In the summer of 1970, a young American musician named Brian Cullman was invited to play at Les Cousins, a legendary folk club in London’s Soho district. His own performance was forgettable, he later admitted. But he never forgot the strange set Nick Drake played just after him:

His shyness and awkwardness were almost transcendent. A tall man, his clothes—black corduroy jacket and pants, frayed white shirt—hung around him like bedclothes after a particularly bad night’s sleep. He sat on a small stool, hunched tight over a tiny Guild guitar, beginning songs and, halfway through, forgetting where he was and stumbling back to the start of that song, or beginning an entirely different song which he would then abandon mid-way through if he remembered the remainder of the first. He sang away from the microphone, mumbled and whispered, all with a sense of precariousness and doom. It was like being at the bedside of a dying man who wants to tell you a secret, but who keeps changing his mind at the last minute.

It’s been 40 years since Drake died on November 25, 1974, after overdosing on antidepressants in his childhood bedroom. He was 26 years old and he’d already stopped playing live shows. Cullman’s account hints at why: Drake was a brilliant musician, but he never had enough confidence or charisma to hold an audience’s attention.

Even the people who knew him the best haven’t been able to offer much insight into who he really was. When Live Aid producer Trevor Dunn set out to write the biography Darker Than the Deepest Sea: The Search for Nick Drake, he interviewed just about everyone who had any meaningful relationship with the singer. Drake’s childhood friends remembered him as a well-behaved boy from a good family. His Cambridge advisor described him as an underachiever who smoked too much weed. He never had a real girlfriend (or a boyfriend, for that matter), and the friends who spent a year living with him in France looked back on him as a fairly unremarkable guy. They liked hearing him play guitar at night, but it never occurred to them that he might be a star someday.

Once Drake started making albums, reviewers weren’t sure what to say about them. He had talent, but his songs were hard to pin down, too jazzy to be folk and too folky to be jazz. Some were so loaded down with horns and strings that they sounded like lounge music. Others—especially on his final album, Pink Moon—could have been recorded in his bedroom, with nothing more than his shy voice and acoustic guitar.

His lyrics were dark and portentous, about black-eyed dogs and things behind the sun and loved ones buried under the sand. “The more you listen to Drake,” wrote Mark Plummer in a May 1972 issue of Melody Maker, “the more compelling his music becomes—but all the time it hides from you … It could be that Nick Drake does not exist at all.”
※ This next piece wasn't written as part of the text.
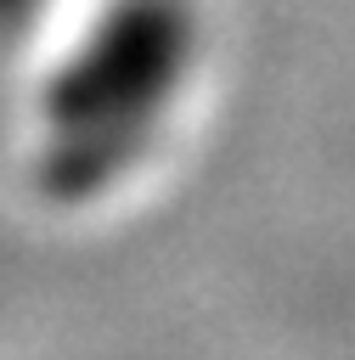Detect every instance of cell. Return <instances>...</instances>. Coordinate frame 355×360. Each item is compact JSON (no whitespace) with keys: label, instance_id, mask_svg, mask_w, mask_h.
<instances>
[{"label":"cell","instance_id":"1","mask_svg":"<svg viewBox=\"0 0 355 360\" xmlns=\"http://www.w3.org/2000/svg\"><path fill=\"white\" fill-rule=\"evenodd\" d=\"M186 56L192 17L180 0H124L51 90V191L85 197L107 186L141 152L152 118L163 112L169 90L186 73Z\"/></svg>","mask_w":355,"mask_h":360},{"label":"cell","instance_id":"2","mask_svg":"<svg viewBox=\"0 0 355 360\" xmlns=\"http://www.w3.org/2000/svg\"><path fill=\"white\" fill-rule=\"evenodd\" d=\"M28 6H34V0H0V22H6V17H17V11H28Z\"/></svg>","mask_w":355,"mask_h":360}]
</instances>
How did such an elusive character become famous, decades after his death? During the 1970s and 1980s, he had a small following, mostly in England. (The Cure is said to have taken its name from a Nick Drake line about “a troubled cure for a troubled mind.”) Then, in 1999, the title track from Pink Moon found its way into a Volkswagen Cabriolet commercial. It was the first VW ad to ever appear on the Internet (this was several years before YouTube), and online viewers were given the option to download the music. For the first time ever, a Nick Drake song made it onto the Billboard Hot 100.

Because this was the Napster era, a new generation of Nick Drake fans soon began swapping his songs on a massive scale—the three official albums and a number of unreleased tracks, including an intimate monologue he recorded while watching the sun come up. The chronic shyness and mental illness that made it hard for Drake to compete with 1970s showmen like Elton John and David Bowie didn’t matter when his songs were being pulled one by one out of the ether and played late at night in a dorm room.

During the early 2000s, Drake’s songs started showing up on the soundtracks of quirky, youthful films like The Royal Tenenbaums, Serendipity, and Garden State. Grammy winner Norah Jones covered “Day Is Done.” Island Records released Made to Love Magic, an album of outtakes and remixes that sold far better than any of Drake’s records ever did during his lifetime.

By that time, it was easy to forget that Nick Drake had ever been an actual person. It didn’t make a difference that he’d been an utter failure onstage, that he’d never had his Lizard King moment or played “The Star Spangled Banner” at Woodstock. Nobody minded that he’d never been on television and let out a final, unforgettable howl. The stories that turn dead musicians into legends can also keep them just out of reach, like exhibits in a glass case.

There’s no glass case around Drake. It’s easy to listen to a song like “Know” and imagine that he’s singing directly from the grave: “Know that I love you / Know I don’t care / Know that I see you / Know I’m not there.” As far as today’s fans are concerned, Nick Drake was never really there. That’s why he is everywhere.